Disobedient participants, or rather people who find their own way into our work, have become a strength of some of our work: a heart that is largely invisible to the outside, which we cherish greatly. In each work we assume that real disruption is likely and troubleshoot and ‘pre-mortem’ this in advance. However, I want to focus on what is positive here. 

When we were making The Thing I’ll Be Doing For The Rest Of My Life in Nagoya in 2013, one of the best aspects of the project for me was the invisible and spontaneous participation of volunteers and other people, and how that became central to the work. We had planned a call-out for people to pull a fishing trawler out of the sea and to push it into place in its final resting place, the park in the underpass in Nagoya. The work was made in response to the 2011 tsunami and the shifting attitudes of people in Japan to the government and authority. It was a commission for Awakening, the Aichi Triennale.  

We were partly informed and inspired by Rebecca Solnit’s A Paradise Built In Hell: The Extraordinary Communities That Arise In Disaster, which elaborates on the history of ordinary human responses to disasters before the medical professionals and charities reach the site. 

But how people came out for the project – beyond what we were asking for – floored us…

Not only did we get the people for the task in hand – families, artists and strangers in beautiful kimonos – but someone came with hundreds of white gloves for everyone who was pulling (not asked for by us). Someone brought a fish barbecue to share with everyone once the boat was on land to celebrate the effort. A fisherman gave the trawler for free and towed it along the coastline with another boat as the engine no longer worked. And someone came with nautical slippers and a homemade bracelet for me to wear. When we arrived at the park in the middle of the night, a group of people turned up with stools and food for the overnight crew; and more food came in the morning for everyone who would push the boat one more time. We had not organised any of these things.   

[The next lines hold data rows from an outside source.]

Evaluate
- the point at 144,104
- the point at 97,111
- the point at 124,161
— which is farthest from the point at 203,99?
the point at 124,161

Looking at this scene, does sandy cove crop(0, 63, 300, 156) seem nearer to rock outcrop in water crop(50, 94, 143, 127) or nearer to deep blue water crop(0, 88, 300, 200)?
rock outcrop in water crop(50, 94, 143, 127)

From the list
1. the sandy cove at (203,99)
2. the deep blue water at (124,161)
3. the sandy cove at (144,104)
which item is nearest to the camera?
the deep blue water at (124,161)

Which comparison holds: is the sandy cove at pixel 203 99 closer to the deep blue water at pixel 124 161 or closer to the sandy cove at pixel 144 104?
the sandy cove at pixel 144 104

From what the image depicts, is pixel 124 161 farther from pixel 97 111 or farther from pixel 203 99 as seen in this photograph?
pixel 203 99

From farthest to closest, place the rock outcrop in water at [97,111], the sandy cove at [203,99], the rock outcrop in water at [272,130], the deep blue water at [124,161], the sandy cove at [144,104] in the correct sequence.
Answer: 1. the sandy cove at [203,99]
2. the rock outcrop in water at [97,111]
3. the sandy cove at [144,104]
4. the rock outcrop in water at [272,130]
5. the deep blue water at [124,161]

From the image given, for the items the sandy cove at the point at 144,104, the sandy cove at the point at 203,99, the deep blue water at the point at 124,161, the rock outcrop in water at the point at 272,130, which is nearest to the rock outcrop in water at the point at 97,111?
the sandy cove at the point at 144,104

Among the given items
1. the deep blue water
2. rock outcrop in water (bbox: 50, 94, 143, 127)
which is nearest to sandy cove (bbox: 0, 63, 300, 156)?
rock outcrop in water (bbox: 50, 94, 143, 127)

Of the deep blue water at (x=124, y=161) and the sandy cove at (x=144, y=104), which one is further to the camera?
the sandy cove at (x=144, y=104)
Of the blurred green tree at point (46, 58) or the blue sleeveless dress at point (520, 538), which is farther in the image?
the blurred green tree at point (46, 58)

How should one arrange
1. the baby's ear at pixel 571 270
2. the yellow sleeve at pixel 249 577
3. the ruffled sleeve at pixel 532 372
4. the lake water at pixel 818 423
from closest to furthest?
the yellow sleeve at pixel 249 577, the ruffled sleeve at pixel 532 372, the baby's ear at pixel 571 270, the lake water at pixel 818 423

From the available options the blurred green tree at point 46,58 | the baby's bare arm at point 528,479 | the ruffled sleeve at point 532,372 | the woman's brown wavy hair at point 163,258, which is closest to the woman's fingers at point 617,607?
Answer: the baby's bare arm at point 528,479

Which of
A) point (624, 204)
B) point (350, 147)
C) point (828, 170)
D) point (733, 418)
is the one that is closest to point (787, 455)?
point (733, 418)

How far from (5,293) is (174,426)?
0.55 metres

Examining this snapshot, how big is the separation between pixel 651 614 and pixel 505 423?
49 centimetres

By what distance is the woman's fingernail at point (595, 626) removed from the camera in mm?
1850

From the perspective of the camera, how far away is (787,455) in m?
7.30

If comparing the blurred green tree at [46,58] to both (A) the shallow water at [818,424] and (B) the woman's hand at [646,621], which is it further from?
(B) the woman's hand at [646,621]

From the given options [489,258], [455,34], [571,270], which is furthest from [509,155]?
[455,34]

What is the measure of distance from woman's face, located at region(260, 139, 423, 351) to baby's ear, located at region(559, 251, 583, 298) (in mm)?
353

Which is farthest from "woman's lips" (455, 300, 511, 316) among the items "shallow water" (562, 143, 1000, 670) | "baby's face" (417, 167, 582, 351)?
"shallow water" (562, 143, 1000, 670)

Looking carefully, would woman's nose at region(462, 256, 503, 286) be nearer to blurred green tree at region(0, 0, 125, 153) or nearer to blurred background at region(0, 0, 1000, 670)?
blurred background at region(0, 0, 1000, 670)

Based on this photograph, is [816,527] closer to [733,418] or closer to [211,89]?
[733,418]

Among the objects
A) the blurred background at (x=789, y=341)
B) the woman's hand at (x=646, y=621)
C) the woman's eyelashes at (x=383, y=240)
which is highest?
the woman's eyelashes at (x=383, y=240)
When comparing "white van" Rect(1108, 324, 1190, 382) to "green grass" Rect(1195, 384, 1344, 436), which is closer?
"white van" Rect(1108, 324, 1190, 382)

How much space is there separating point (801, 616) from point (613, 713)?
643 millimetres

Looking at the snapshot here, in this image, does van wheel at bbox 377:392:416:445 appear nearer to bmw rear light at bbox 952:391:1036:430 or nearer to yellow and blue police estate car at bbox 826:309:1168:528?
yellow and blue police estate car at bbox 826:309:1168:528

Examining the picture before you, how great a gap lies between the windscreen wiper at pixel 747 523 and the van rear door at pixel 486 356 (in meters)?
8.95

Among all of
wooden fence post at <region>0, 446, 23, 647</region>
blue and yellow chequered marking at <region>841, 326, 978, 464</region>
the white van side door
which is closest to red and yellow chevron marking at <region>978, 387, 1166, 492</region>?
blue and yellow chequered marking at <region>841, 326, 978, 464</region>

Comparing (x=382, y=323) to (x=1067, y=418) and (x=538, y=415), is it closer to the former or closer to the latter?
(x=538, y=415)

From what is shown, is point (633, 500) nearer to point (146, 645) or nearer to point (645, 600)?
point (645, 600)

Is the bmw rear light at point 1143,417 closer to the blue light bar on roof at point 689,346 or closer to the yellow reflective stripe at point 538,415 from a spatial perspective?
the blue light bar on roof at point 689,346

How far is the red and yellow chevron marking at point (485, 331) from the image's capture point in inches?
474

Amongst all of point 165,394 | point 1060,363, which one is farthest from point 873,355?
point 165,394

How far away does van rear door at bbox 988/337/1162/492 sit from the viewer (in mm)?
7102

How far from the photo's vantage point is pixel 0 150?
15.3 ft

Participation is in our DNA but this project showed me how there are spaces to insert ourselves even more into work – invited or not, how we all have something to say and how we want to do something or be a part of something. And that these edges, disobedience and emergent behaviours help to define what our work is. Participants are the invisible heart of our work and change the work without permission from the inside. We are always looking for these spaces and we trust that the public will notice these opportunities before we do.